= TASK BRIEF =
Carry on the forum thread about feeding dogs a raw diet, picking up right after its last line.

= DOCUMENT TEXT =
= Beginning of Section =

I have two Labradors and one Golden that I feed RAW--(90% RAW/10% Dr. Tims). I have had success with it and see no factual reason to change. "Nothing but Cons" is an over the top claim with no factual backing.


----------



## mwk56 (May 12, 2009)

Unless you have a degree or tons of experience in canine nutrition I do not see how the average dog owner—or even a more knowledgeable dog owner—could possibly properly formulate a raw diet ration. So many nutrients and micronutrients to take into account—I have a degree in zoology and animal science and I would not even attempt to formulate a canine diet.

It seems unnecessary when there are so many quality foods commercially available.

Meredith


----------



## Jeffrey Bandel (Nov 24, 2003)

Canine nutrition is not in it's infancy. The information and formulations are out there.


----------



## pstrombeck (Feb 11, 2012)

= End of Section =

= AVAILABLE DATA =
= Beginning of Section =

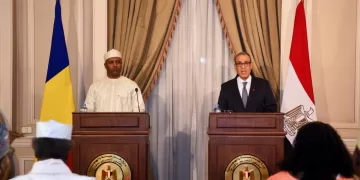 خلال مؤتمر مع نظيره التشادي..«عبد العاطي»: مصر لها الدور الأساسي في وقف أعمال القتل والتجويع الممنهجة ضد الشعب الفلسطيني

= End of Section =

= ANSWER SPACE =
Just want to share an unscientific 'case history'. My friend and I both purchased male lab pups from the same litter in 2004. Early on he fed raw (BARF) mixing turkey, veggies etc. while I fed Sam's Club chicken rice for the first 5 years before switching to Pro Plan. Both dogs had active healthy lives with no major issues other than some fence encounters requiring stitches. Both were hunted almost every weekend during the season with trips to SD & ND. My lab the Pro Plan dog died at just over 12 years old his dog the dog 'BARF' dog died less than 6 months later. I see no benefit.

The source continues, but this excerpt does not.